* Work to do
(1) According to the benchmark output, how much memory is in use on the machine?
(2) Continue the benchmark output from the line after its last one.

Displaying System Information

╭────────────────────────────────────────────────────── System Information ───────────────────────────────────────────────────────╮
│ ╭──────────────────┬──────────────────────────────────────────────────────────────────────────────────────────────────────────╮ │
│ │ System Parameter │ Parameter Value                                                                                          │ │
│ ├──────────────────┼──────────────────────────────────────────────────────────────────────────────────────────────────────────┤ │
│ │ battery          │ 37.00% battery life remaining, 3:05:00 seconds remaining                                                 │ │
│ │ cpu              │ arm                                                                                                      │ │
│ │ cpucores         │ 11 cores                                                                                                 │ │
│ │ cpufrequencies   │ Min: Unknown Mhz, Max: Unknown Mhz                                                                       │ │
│ │ datetime         │ 2025-02-18 12:18:32.346405                                                                               │ │
│ │ disk             │ Using 14.13 GB of 460.43 GB                                                                              │ │
│ │ hostname         │ MacBook-Pro-Anton.local                                                                                  │ │
│ │ memory           │ Using 8.04 GB of 18.00 GB                                                                                │ │
│ │ platform         │ macOS-15.1.1-arm64-arm-64bit                                                                             │ │
│ │ pythonversion    │ 3.12.8                                                                                                   │ │
│ │ runningprocesses │ 480 running processes                                                                                    │ │
│ │ swap             │ Using 0.00 GB of 0.00 GB                                                                                 │ │
│ │ system           │ Darwin                                                                                                   │ │
│ │ systemload       │ Average Load: 1.52, CPU Utilization: 13.50%                                                              │ │
│ │ virtualenv       │ /Users/antonhedlund/Compsci/algorhytms_202/computer-science-202-algorithm-engineering-project-1-ahedlun… │ │
│ ╰──────────────────┴──────────────────────────────────────────────────────────────────────────────────────────────────────────╯ │
╰─────────────────────────────────────────────────────────────────────────────────────────────────────────────────────────────────╯

Displaying Benchmark Results

╭─────────────────────────────────────────────────────── Benchmark Results ───────────────────────────────────────────────────────╮
│ ╭────────────────┬────────────────────────────────────────────────────────────────╮                                             │
│ │ Benchmark Name │ Benchmark Results (sec)                                        │                                             │
│ ├────────────────┼────────────────────────────────────────────────────────────────┤                                             │
│ │ addition       │ [0.36809995799558237, 0.3705150419991696, 0.36666045800666325] │                                             │
│ │ concatenation  │ [1.7376747919915942, 1.7254252090060618, 1.7633794589928584]   │                                             │
│ │ exponentiation │ [2.0676654590060934, 2.107653166007367, 2.0617878750053933]    │                                             │
│ │ multiplication │ [0.39263445799588226, 0.39074745899415575, 0.3888672500033863] │                                             │
│ │ rangelist      │ [0.1000612909992924, 0.09830641599546652, 0.09847687500587199] │                                             │
│ ╰────────────────┴────────────────────────────────────────────────────────────────╯                                             │
╰─────────────────────────────────────────────────────────────────────────────────────────────────────────────────────────────────╯

	Container size = 1000	Container size = 5000
Data Structure	Doubling (3)	Doubling (9)	Doubling (3)	Doubling (9)

Outline records
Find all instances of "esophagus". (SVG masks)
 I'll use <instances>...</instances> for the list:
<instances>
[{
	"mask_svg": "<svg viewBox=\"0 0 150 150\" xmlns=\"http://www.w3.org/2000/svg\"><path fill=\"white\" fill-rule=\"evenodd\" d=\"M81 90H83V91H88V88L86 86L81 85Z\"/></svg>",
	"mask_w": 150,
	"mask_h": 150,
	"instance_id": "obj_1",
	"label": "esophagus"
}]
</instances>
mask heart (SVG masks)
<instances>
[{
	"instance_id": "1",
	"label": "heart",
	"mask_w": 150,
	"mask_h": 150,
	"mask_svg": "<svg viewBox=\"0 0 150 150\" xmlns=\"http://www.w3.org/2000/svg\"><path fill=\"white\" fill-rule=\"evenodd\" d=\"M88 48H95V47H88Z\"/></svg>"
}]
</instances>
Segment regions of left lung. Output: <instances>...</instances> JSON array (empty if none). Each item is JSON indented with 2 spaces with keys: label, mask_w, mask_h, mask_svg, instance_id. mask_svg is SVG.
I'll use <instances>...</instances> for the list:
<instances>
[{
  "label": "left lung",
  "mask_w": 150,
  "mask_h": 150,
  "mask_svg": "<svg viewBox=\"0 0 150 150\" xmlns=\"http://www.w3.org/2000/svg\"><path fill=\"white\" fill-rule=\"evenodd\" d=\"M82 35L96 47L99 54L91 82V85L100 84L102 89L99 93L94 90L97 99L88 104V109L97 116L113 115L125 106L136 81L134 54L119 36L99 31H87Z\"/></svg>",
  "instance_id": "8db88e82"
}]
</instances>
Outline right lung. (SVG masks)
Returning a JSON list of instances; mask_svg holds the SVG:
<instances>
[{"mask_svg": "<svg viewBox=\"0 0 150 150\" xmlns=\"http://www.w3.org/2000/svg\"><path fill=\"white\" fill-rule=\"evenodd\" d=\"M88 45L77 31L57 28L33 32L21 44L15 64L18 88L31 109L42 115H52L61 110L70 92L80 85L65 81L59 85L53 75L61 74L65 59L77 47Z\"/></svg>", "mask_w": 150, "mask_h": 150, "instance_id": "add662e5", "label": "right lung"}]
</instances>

* Outputs for the tasks
(1) 8.04 GB of 18.00 GB.

(2)
—————-	————–	————–	————–	————–
List	0.000010	0.001157	0.000052	0.005466
Nested List	0.000037	0.002724	0.000182	0.013588
Tuple	0.000006	0.001040	0.000047	0.005302
Nested Tuple	0.000094	0.006874	0.000521	0.038212

Summary Table

	Container size = 1000	Container size = 5000
Data Structure	Doubling (3)	Doubling (9)	Doubling (3)	Doubling (9)
—————-	————–	————–	————–	————–
List	0.00004	0.003854	0.0000315	0.003365
Nested List	0.000125	0.009493	0.000114	0.008277
Tuple	0.0000375	0.003533	0.00000535	0.003224
Nested Tuple	0.0003035	0.02384	0.0003045	0.02275

Tuple

We observed that tuples generally perform better than list, nested tuples and nested lists in the doubling experiment. For both container sizes (1000 and 5000), tuples consistently exhibit lower execution times compared to other structures. This suggests that tuples benefit from their immutable nature, which likely optimizes memory usage and lookup operations. Additionally, as the number of doublings increases (from 3 to 9), the performance of tuples remains relatively stable compared to nested structures, highlighting their efficiency in handling iterative operations. However, the performance of tuples compared to list can be noted to be

Nested Tuple

Comparing nested tuples to just tuples, we found that they were significantly slower. This is likely due to the fact that nested tuples require more memory allocation and copying operations, which can slow down the execution time. As the number of doublings increases, the performance of nested tuples deteriorates further, indicating that the overhead of managing nested structures becomes more pronounced with larger data sizes. This suggests that nested tuples may not be the most efficient choice for handling complex data structures that require frequent modifications.

List

Lists show better performance compared to nested structures due to simpler memory management.

Performance is notably affected by container size increases but maintains relatively stable behavior Main characteristics:

Handles smaller container sizes (1000) efficiently across different doubling factors
Shows predictable scaling behavior when size increases to 5000
Performance impact from doubling operations is less severe compared to nested structures
Maintains good efficiency with basic operations due to straightforward memory access patterns
Shows consistent behavior across different operation scenarios

Nested List

Nested lists demonstrate notably slower performance compared to regular lists Performance characteristics:

Shows significant overhead due to managing multiple levels of data structures
Performance degrades more dramatically with larger container sizes
Particularly sensitive to doubling operations, especially with 9x doubling
Memory management becomes more complex due to handling inner and outer structures
Shows less predictable scaling patterns compared to regular lists
Performance impact is most noticeable when combining large sizes with high doubling factors

Conclusion

In conclusion after running a doubling experiment and measuring time (sec), and RAM storage using Tuples, Nested Tuples, List and Nested Lists we came to conclusion that Tuple was the fastest, likely due to their immutable nature, which optimizes memory usage and lookup efficiency. They maintain relatively stable performance even as the number of doublings increases.
In conclusion for Lists they were slights slower than regular Tuple but still efficient, benefiting from simpler memory management and predictable scaling.
In conclusion for Nested Tuples were slower than regular Tuples as they introduce significant memory allocation and copying overhead. Performances degrades further with larger data sizes.
In conclusion Nested Lists were the slower, as they introduce significant overhead when managing multiple levels of data structures. Performance deteriorated noticeably as the container size and doubling factors increase.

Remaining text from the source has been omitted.